今回、一番注目されていたのは、食物アレルギーの予防についてかなと思っています。そりゃそうですよね。食物アレルギーは卵なり牛乳を必死になって除去しないといけないため、発症予防できたに越したことはありません。

よく言われるのが、母が妊娠中や授乳中に卵や乳製品を除去すれば、食物アレルギーを減らすことができるのかと以前は盛んに研究されていましたが、効果が否定されるに至っています。

また、離乳食開始を遅らせることも検討されましたが、これも発症の危険性を減らすことにはつながらないとされます。加水分解ミルクについても、予防効果は証明されていないようです。

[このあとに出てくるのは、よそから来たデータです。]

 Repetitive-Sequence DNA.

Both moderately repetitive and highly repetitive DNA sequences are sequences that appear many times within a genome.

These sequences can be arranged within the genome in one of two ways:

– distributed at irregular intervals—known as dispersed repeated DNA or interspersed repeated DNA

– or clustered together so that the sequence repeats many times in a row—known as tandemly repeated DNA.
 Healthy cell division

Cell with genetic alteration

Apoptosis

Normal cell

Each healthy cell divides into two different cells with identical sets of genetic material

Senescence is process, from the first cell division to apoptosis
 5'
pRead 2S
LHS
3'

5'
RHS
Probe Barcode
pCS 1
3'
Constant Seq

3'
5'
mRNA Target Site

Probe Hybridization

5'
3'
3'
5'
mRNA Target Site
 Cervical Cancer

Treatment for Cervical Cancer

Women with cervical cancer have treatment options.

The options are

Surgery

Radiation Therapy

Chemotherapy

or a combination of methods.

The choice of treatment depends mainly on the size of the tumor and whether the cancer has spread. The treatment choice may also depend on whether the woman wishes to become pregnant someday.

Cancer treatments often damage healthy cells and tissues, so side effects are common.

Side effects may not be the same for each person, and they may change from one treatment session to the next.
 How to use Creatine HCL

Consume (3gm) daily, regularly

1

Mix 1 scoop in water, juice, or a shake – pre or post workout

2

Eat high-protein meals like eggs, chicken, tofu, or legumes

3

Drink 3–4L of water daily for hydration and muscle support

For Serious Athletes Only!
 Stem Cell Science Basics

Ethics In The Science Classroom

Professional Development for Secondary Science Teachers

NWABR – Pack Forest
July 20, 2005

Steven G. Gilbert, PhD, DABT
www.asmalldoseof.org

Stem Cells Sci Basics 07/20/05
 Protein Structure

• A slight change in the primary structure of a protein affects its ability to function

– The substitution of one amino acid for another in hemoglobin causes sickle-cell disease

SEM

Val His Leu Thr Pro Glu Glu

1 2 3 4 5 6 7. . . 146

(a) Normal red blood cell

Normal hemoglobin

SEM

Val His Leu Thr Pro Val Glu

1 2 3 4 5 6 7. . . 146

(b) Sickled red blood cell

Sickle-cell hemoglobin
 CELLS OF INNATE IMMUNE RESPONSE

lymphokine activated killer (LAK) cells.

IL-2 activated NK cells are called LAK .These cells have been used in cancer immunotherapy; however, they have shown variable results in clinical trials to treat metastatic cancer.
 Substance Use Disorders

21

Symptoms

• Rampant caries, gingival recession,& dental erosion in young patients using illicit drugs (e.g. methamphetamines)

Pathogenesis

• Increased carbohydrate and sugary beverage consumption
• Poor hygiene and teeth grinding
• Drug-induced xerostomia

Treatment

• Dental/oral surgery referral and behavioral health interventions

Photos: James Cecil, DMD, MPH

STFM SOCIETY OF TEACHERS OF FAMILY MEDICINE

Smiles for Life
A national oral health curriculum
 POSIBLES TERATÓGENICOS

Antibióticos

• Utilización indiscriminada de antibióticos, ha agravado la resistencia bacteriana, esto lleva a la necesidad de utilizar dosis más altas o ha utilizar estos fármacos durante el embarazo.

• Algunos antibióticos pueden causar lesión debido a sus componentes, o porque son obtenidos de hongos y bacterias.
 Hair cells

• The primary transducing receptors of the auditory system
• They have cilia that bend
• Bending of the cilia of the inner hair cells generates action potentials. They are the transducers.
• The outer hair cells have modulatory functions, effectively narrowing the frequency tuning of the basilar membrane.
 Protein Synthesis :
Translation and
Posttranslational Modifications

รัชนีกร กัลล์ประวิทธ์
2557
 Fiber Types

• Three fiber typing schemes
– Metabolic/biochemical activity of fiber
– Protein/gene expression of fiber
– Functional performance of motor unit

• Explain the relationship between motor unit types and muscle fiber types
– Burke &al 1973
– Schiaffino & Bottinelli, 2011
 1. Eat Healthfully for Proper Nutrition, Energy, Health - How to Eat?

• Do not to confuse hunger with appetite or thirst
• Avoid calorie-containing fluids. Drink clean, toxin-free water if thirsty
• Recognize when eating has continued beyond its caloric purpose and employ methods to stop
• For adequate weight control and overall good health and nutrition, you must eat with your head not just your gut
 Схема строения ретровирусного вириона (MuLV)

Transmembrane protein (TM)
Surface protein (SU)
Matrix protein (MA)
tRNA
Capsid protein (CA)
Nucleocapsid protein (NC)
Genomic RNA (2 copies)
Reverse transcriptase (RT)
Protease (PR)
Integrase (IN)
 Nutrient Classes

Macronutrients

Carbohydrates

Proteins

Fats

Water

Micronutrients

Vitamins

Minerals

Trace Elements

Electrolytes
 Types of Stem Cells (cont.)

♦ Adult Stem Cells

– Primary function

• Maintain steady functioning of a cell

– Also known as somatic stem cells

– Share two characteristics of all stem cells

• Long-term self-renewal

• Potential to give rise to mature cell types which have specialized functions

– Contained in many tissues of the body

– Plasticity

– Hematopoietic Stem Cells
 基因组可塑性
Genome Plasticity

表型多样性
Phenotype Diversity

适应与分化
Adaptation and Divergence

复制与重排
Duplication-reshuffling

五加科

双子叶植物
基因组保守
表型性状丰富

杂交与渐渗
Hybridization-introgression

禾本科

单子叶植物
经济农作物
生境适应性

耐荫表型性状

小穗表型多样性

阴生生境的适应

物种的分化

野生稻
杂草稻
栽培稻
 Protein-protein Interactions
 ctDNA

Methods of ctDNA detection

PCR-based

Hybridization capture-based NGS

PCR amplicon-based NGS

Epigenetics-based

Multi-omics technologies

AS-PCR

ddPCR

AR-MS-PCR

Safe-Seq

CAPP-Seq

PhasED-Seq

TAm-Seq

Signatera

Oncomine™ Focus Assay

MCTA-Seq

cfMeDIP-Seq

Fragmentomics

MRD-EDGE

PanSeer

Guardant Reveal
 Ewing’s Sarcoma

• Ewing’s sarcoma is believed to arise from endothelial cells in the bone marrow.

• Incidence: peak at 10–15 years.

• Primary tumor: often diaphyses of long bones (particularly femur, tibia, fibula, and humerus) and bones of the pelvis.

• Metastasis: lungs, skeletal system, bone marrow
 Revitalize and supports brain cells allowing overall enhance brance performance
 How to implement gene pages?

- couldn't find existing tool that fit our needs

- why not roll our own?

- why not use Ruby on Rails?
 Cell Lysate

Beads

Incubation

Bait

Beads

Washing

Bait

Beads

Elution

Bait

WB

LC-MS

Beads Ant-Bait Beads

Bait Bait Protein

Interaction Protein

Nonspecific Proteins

数年前のヤフーニュースにも出ましたが、わが国発の研究で、アトピー性皮膚炎発症のリスクの高い赤ちゃんに対し、生後1週間から8か月にかけて保湿剤を塗り続けたら、アトピー性皮膚炎の発症を3割減らすことができたというものがありました。ただし、卵の数値が上がるなどの感作については、差がなかったという報告もあります。

なかなか食物アレルギーの発症予防って難しいようです。

今回の講演の中で、海外でも盛んに卵を早期から食べさせる研究が行われており、その結果が解説されていました。生後早期から卵や乳、小麦、ピーナッツなどを食べさせ、その効果をみる研究がありました。卵とピーナッツのみ有効だったという結果でした。

その一方で、離乳食で卵を多く食べさせる研究もありましたが、かえって発症を増してしまった結果が出たものもありました。やみくもに卵を与えればいいというものでもなさそうです。

昨年12月に公表された日本の成育医療センターのデータは、少量の卵を与えたのと、アトピー性皮膚炎に対ししっかりと治療したのがよかったのでしょうか?。

世界中の研究者が、食物アレルギーの発症予防について必死になって研究しています。私などはその有効な方法の解明を待つしかありません。ただ、今できそうなこと、つまり湿疹の治療と少ない量の卵を食べさせることはやっていこうと思っています。